Trecho fornecido:
☆ ☆ ☆
Chique, não é mesmo! Mas mecônio não é chique não, e provavelmente eu aspirei o meu...
Bem, com ou sem mecônio nos pulmões, lá fiquei, cheia de esparadrapo, dias e dias, doida pra voltar ao meu mundinho barriga, ou pelo menos para meu novo mundinho mamãe.
Realmente é de uma solidão extrema esta espera pelo ser amado, por aquela que te alimenta e te dá vida. Uma relação materna assim tão distante deve pirar a cuca de um bebê.
Eureca! Taí a origem de toda minha paranóia. Minha melhor amiga também ficou na incubadora, não é extraordinário! Temos uma ligação fetal, que nos une diante desta experiência trauma. Por isso ela é tão insegura, e eu tão carente.
☆ ☆ ☆
Informações apresentadas:

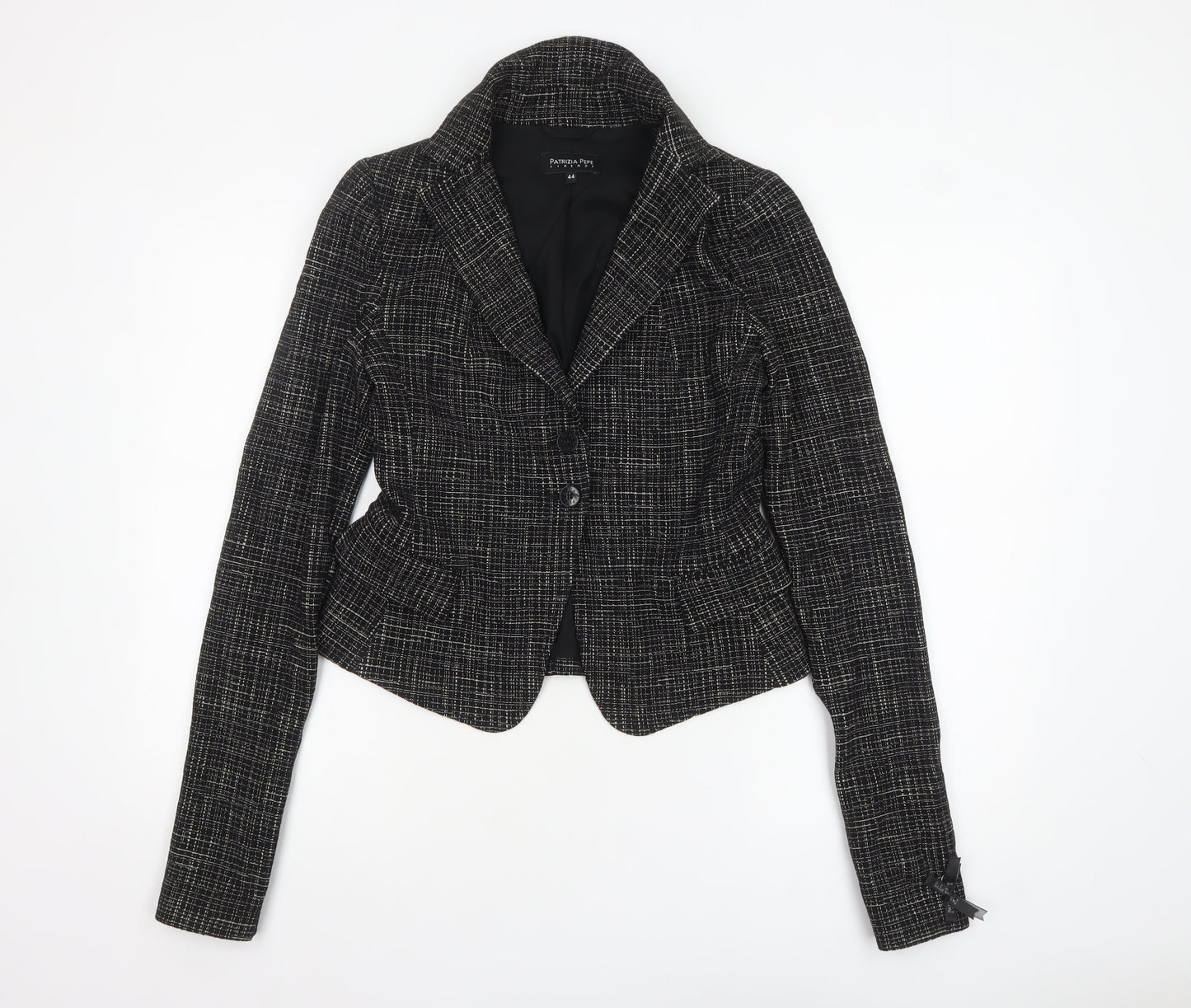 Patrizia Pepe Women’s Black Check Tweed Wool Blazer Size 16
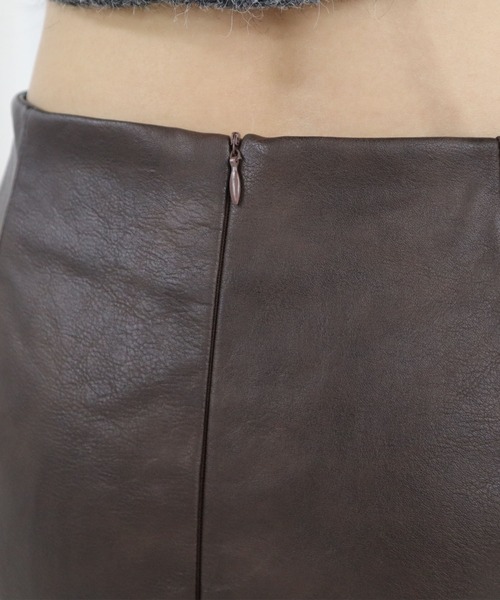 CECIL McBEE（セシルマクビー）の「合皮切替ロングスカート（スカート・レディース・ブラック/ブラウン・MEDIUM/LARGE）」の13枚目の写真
☆ ☆ ☆
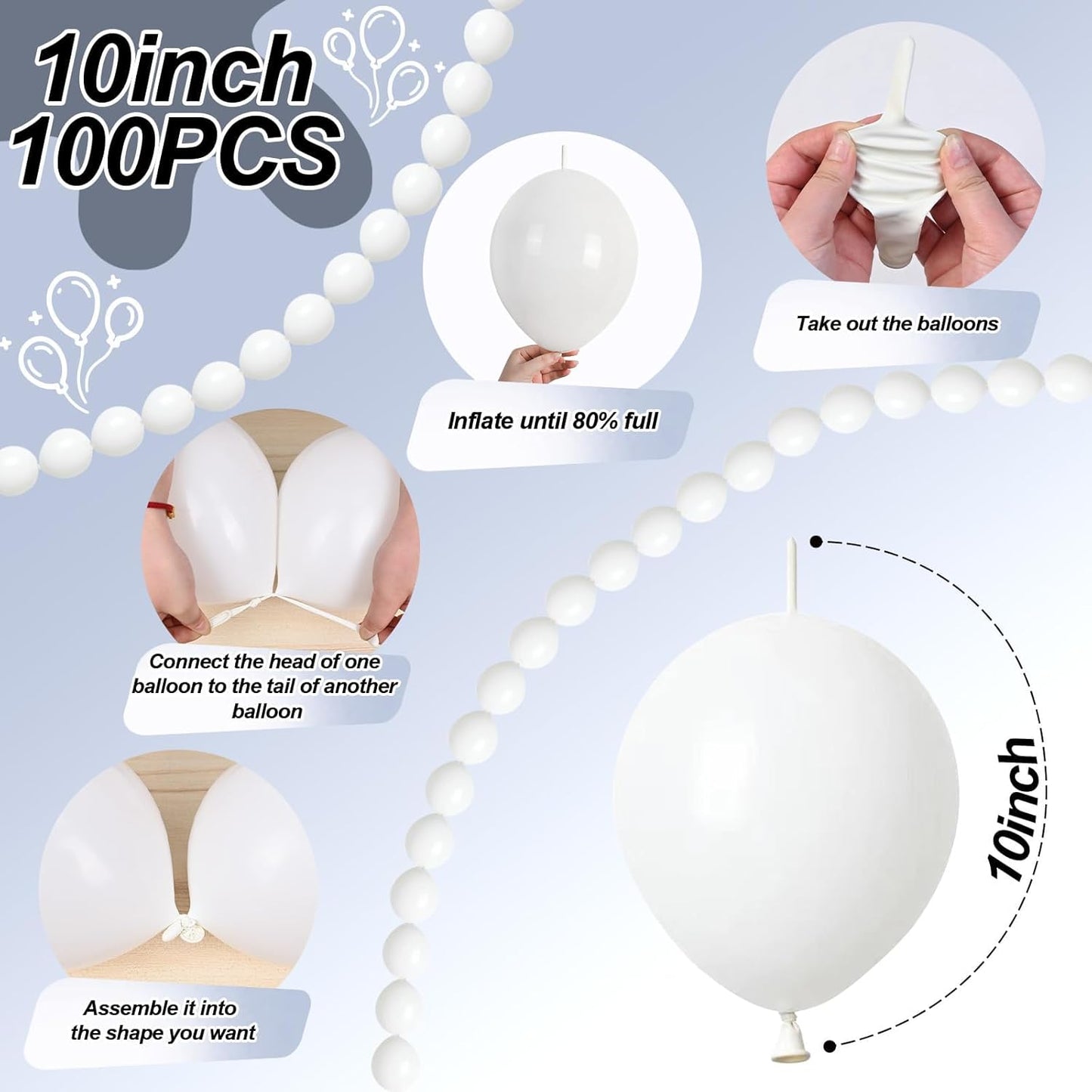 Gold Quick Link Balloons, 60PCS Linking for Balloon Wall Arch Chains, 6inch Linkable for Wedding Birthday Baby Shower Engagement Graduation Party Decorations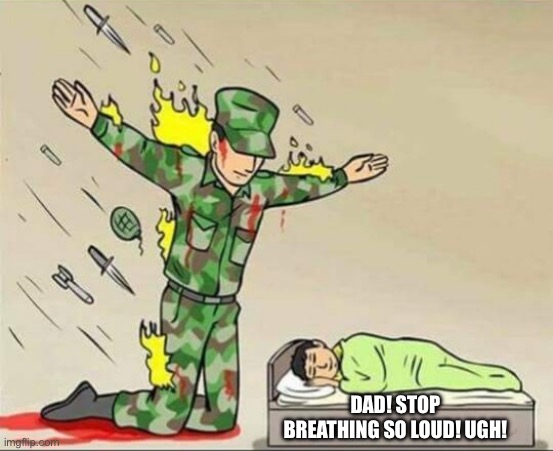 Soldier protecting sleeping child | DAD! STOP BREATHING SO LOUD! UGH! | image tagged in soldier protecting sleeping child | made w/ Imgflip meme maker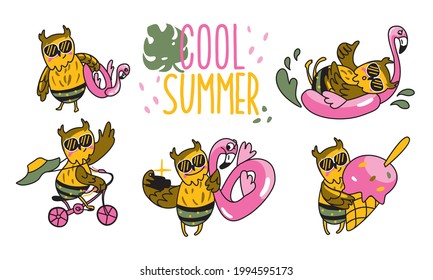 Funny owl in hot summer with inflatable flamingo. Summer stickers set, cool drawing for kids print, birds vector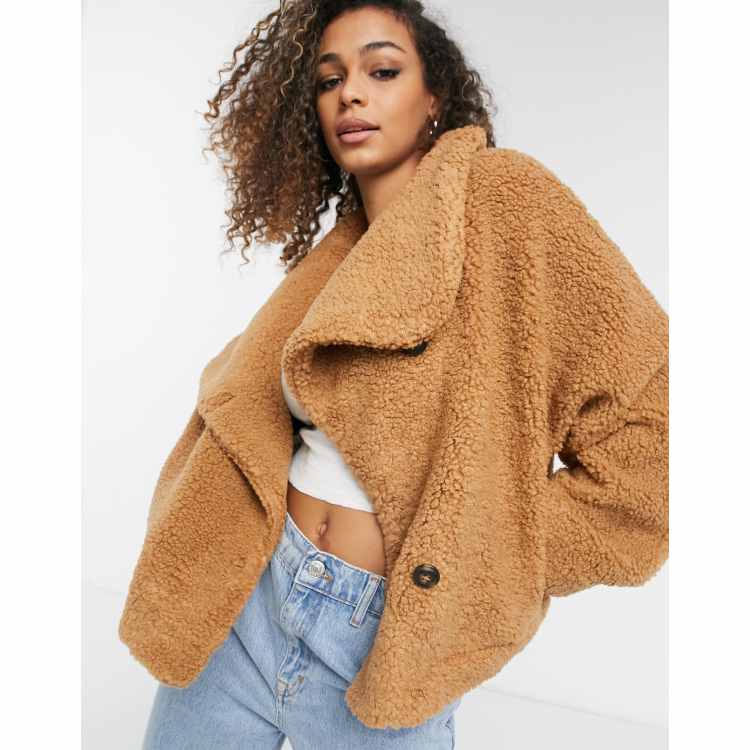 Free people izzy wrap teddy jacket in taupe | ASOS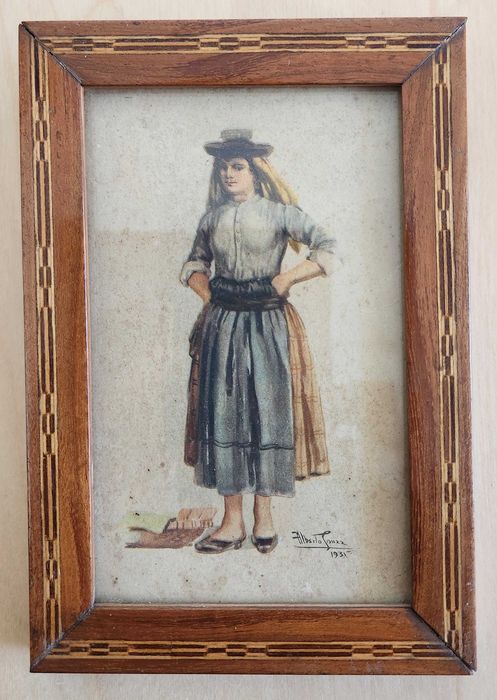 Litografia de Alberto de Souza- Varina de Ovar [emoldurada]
☆ ☆ ☆
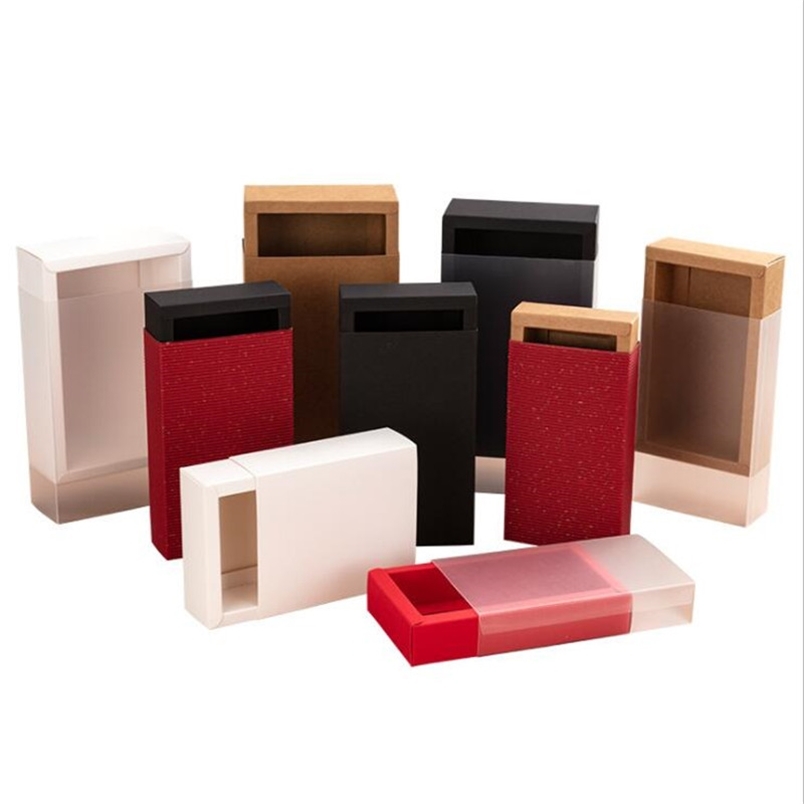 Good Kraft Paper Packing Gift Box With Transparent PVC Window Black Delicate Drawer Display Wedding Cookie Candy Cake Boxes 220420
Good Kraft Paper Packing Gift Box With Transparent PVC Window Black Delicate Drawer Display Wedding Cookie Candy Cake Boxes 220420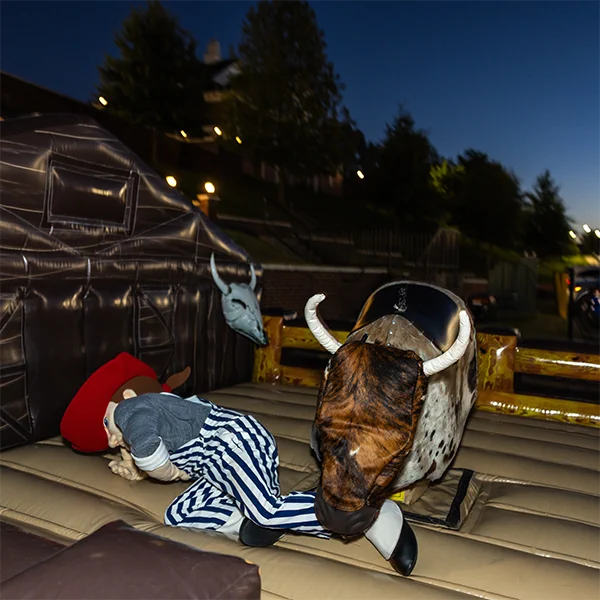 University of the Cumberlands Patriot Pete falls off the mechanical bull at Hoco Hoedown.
☆ ☆ ☆
Problemas a resolver:
1. Transcreva, do relato sobre a incubadora, o trecho que se inicia com as palavras que contêm "Realmente é de" e termina em "eu tão carente.".
2. Dê continuidade ao relato sobre a incubadora, começando logo após a última frase apresentada.

Respostas do exercício:
1.
Realmente é de uma solidão extrema esta espera pelo ser amado, por aquela que te alimenta e te dá vida. Uma relação materna assim tão distante deve pirar a cuca de um bebê.
Eureca! Taí a origem de toda minha paranóia. Minha melhor amiga também ficou na incubadora, não é extraordinário! Temos uma ligação fetal, que nos une diante desta experiência trauma. Por isso ela é tão insegura, e eu tão carente.

2.
Nascer é uma aventura! Depois disso tudo, podem me mandar pra qualquer outro mundo que eu encaro com a maior experiência!
Eu sei que vou nascer de novo, e sei que não vou poder escolher como, onde, nem quando. Na hora da morte, estarei aqui no meu mundinho vida, esperando outra incubadora neomortal. Talvez eu me enrole no meu belo colar de sementes, mas quem sabe tudo seja diferente.
Afinal, a esperança é sempre a última que morre, e assim parto, como quem nasceu de parto.